Условия заданий:
1. Перепечатайте отрывок из текста о Владимире Кострове: начните со слов «Памяти Владимира Кострова» и остановитесь после слов «выпускника химфака Кострова.».
2. Какого числа родился Владимир Костров, согласно тексту о нём?

Текстовый фрагмент:
* * * * * * * * *
Константин ШАКАРЯН. «Обещая прощать и любить…»
Памяти Владимира Кострова // На фото: Владимир Андреевич Костров (21 сентября 1935–26 октября 2022) – поэт.
Не стало Владимира Кострова – истинного поэта, начинавшего ещё в 1950-х годах с ярких стихов, рождённых на пересечении вековой крестьянской и молодой рабочей советской культур. Этот сплав в Кострове был близок и дорог Ярославу Смелякову, тепло напутствовавшему молодого поэта: «Мне нравится в стихотворениях Кострова ненарочитое соединение мыслей и чувств технически образованного человека нашего времени и крестьянского парнишки. Совершенно естественно он пишет и о «добела раскалённых титлях», и о «голубином взгляде голубики», – сказано в смеляковском вступлении к подборке недавнего выпускника химфака Кострова.
* * * * * * * * *
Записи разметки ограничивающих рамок
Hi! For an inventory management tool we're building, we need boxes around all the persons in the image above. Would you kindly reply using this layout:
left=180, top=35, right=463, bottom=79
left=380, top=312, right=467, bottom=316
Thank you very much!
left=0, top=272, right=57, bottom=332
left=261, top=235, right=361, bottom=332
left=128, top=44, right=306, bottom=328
* * * * * * * * *
Ответы к заданиям:
1.
Памяти Владимира Кострова // На фото: Владимир Андреевич Костров (21 сентября 1935–26 октября 2022) – поэт.
Не стало Владимира Кострова – истинного поэта, начинавшего ещё в 1950-х годах с ярких стихов, рождённых на пересечении вековой крестьянской и молодой рабочей советской культур. Этот сплав в Кострове был близок и дорог Ярославу Смелякову, тепло напутствовавшему молодого поэта: «Мне нравится в стихотворениях Кострова ненарочитое соединение мыслей и чувств технически образованного человека нашего времени и крестьянского парнишки. Совершенно естественно он пишет и о «добела раскалённых титлях», и о «голубином взгляде голубики», – сказано в смеляковском вступлении к подборке недавнего выпускника химфака Кострова.

2. 21 сентября 1935 года.